- Vorliegender Text:
Gula - Gefräßigkeit

Bleisitft, Farbstift, Aquarell, Tusche
Wvz. 4541
Format: 700 x 500 mm
September 2009

Die Gefräßigkeit steht im Sinne seiner Begrifflichkeit der Völlerei sehr nahe, wobei diese neben dem übermäßigen Essen auch die Trunksucht mit einschließt.

Es mag daher eine Überlegung wert sein, warum im Zusammenhang mit diesem Laster die Darstellung von einem dicken, rot pausbackigen Mönch, in unserer Vorstellungswelt, bis heute nichts Ungewöhnliches, ja eher etwas Normales an sich hat.

Das Klischee, dass es sich Mönche in der Abgeschiedenheit ihrer Klöster recht gut gehen ließen – zu gut manchmal vielleicht -, fand über die Jahrhunderte hinweg offensichtlich immer wieder neue Nahrung, wodurch sich die Selbstverständlichkeit vom Bild des feisten Mönches erklären lässt.

- Zu erledigende Aufgaben:
- 1) Beantworte die folgenden Fragen zum Text über die Gefräßigkeit.
(a) Welches Format hat das Werk?
(b) In welchem Monat und Jahr ist das Werk datiert?
(c) Was schließt die Völlerei außer dem übermäßigen Essen noch mit ein?
- 2) Schreibe den Text über die Gefräßigkeit im Anschluss an seinen letzten Satz weiter.

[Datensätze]
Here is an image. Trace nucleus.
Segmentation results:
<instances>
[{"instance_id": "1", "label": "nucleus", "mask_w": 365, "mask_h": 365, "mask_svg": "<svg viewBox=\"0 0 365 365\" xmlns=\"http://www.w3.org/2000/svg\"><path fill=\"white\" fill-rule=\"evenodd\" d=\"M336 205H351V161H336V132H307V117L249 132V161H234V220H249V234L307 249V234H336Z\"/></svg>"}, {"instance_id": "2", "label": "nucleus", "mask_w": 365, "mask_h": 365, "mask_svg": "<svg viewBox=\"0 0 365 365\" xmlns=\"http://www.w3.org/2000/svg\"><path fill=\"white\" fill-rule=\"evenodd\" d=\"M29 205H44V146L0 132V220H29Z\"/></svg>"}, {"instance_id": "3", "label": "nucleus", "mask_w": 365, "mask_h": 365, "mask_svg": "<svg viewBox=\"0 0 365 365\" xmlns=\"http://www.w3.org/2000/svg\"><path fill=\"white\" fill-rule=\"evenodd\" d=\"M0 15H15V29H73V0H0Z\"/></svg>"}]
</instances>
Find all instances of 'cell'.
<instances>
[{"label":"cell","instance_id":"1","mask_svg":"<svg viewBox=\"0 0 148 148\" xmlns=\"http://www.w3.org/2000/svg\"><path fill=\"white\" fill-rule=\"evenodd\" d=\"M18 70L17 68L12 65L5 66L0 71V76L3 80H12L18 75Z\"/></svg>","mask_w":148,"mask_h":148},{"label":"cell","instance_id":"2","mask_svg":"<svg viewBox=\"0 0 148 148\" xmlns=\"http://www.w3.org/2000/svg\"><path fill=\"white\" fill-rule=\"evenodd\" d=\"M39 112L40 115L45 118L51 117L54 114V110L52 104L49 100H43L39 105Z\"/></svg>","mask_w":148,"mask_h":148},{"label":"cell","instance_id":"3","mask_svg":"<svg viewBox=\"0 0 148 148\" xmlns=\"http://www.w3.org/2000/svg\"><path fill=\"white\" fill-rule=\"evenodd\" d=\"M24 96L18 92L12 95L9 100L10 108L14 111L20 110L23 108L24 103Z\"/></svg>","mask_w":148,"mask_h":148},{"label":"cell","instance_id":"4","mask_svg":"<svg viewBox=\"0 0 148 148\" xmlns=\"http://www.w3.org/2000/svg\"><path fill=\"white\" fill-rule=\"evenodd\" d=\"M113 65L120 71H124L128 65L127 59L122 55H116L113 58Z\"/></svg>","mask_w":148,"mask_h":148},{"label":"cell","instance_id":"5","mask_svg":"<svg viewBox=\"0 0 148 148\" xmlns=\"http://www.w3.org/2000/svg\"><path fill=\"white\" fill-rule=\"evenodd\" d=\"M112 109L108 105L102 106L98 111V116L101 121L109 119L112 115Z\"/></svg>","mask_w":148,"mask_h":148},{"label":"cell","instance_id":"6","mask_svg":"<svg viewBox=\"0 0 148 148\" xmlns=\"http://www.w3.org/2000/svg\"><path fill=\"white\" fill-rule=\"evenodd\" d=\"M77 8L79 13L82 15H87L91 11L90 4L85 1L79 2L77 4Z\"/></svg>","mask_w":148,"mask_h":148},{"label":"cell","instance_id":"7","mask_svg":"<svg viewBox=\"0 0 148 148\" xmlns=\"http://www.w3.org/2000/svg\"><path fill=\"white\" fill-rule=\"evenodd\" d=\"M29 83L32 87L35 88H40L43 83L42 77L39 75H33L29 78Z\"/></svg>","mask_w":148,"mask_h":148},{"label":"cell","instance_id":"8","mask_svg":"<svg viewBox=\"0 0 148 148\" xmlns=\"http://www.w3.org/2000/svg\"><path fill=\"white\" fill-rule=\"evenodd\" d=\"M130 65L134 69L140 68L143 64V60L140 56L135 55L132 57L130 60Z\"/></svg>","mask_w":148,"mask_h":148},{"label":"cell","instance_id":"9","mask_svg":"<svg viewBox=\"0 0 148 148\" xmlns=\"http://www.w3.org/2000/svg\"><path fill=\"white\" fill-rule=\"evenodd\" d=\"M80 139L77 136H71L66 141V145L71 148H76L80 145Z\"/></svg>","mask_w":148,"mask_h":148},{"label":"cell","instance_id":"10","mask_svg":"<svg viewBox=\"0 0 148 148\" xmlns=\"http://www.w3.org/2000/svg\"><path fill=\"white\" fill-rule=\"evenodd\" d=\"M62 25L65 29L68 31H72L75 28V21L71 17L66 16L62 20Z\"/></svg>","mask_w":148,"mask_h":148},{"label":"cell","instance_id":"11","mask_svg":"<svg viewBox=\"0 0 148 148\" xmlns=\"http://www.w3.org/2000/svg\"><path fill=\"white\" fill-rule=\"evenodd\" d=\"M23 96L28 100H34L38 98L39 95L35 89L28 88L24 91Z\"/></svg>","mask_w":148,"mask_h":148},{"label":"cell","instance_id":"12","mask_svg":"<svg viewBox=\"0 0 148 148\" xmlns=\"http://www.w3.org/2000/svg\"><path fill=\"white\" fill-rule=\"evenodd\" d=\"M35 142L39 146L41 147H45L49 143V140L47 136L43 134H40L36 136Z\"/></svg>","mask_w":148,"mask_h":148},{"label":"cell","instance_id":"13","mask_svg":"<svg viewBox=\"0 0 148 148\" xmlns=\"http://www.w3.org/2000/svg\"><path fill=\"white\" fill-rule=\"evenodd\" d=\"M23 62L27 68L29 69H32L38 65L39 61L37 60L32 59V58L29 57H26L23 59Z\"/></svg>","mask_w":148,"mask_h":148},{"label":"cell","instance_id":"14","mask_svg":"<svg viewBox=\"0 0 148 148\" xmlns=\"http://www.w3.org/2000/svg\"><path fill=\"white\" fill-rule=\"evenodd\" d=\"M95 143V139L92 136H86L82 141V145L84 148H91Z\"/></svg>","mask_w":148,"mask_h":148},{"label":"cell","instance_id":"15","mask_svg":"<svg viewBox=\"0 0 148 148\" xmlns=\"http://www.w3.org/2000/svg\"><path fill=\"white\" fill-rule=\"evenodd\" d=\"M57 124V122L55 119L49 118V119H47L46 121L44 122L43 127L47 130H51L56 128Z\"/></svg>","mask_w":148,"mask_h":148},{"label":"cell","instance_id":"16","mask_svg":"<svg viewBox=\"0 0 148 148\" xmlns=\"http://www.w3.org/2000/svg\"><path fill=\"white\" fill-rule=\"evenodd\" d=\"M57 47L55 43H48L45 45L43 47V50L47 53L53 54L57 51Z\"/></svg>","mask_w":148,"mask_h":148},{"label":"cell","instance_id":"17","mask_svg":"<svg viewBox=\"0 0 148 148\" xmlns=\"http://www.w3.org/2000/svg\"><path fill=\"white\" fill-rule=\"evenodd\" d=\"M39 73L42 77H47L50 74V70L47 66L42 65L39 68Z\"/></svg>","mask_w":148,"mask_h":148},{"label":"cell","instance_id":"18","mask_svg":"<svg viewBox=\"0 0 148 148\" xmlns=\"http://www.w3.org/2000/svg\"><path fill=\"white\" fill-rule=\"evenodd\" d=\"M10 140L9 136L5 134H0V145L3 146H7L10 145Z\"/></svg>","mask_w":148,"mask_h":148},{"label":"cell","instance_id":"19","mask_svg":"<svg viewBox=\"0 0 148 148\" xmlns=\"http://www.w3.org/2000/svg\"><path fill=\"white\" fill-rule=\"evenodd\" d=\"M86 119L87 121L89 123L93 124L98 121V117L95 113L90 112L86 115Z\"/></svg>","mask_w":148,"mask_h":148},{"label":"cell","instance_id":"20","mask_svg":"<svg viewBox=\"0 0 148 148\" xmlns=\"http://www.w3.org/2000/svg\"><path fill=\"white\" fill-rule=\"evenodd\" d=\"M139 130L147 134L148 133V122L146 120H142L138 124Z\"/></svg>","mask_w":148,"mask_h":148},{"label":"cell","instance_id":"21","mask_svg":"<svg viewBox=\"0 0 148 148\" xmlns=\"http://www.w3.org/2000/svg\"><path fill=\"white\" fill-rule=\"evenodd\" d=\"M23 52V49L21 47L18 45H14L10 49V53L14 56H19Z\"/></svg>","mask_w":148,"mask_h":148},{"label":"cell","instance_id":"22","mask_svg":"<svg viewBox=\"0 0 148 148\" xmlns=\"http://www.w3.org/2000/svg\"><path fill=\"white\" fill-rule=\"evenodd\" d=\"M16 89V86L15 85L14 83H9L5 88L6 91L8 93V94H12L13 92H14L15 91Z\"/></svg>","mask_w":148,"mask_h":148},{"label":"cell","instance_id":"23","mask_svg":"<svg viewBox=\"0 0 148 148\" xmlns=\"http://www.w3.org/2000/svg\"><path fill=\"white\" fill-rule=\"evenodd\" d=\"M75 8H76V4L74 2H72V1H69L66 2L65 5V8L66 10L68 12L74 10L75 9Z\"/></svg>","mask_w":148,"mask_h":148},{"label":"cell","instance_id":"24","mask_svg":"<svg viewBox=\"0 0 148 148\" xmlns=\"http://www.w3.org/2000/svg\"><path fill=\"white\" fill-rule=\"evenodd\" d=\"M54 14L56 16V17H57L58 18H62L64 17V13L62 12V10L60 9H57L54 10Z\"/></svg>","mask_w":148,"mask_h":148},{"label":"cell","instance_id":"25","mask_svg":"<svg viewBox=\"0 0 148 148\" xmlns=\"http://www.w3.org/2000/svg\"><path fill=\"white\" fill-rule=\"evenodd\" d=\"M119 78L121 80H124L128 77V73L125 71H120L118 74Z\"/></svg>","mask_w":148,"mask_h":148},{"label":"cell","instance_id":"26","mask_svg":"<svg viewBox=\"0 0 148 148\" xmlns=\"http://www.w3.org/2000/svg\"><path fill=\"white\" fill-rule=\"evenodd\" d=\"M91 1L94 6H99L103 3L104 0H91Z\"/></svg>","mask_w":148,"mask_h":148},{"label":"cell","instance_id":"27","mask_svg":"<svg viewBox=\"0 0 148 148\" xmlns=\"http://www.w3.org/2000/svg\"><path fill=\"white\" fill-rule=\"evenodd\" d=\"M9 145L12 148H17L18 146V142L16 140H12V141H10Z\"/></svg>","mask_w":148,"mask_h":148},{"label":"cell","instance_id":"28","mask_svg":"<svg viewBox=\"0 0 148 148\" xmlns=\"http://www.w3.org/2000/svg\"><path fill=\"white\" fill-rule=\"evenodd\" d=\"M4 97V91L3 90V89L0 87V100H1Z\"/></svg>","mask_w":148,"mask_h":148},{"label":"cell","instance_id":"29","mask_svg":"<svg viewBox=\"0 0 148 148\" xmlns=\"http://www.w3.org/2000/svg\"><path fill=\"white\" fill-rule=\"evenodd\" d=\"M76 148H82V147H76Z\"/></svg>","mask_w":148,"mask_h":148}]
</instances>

- Ergebnisse der Übung:
- 1)
(a) 700 x 500 mm
(b) September 2009
(c) Die Trunksucht

- 2)
Auch Francesco de Goya widmete sich dem ausschweifenden Klosterleben immer wieder recht gern und kritisch. Vor allem in seinen Caprichos gibt es gleich eine ganze Reihe an Radierungen, die sich der Mönchswelt mit beißendem Spott entgegenstellt.

Angesichts der aktuellen Nachrichten aus diversen Klosterschulen und Internaten, mag uns die Gefräßigkeit aber eher noch als harmloses, gar verzeihbares Laster erscheinen. Doch in der christlichen Vorstellungswelt wird einem gefräßigen, dicken Menschen auch die Neigung zur Trägheit des Herzens und des Geistes unterstellt, womit er sich gleichsam von Gott entfernt.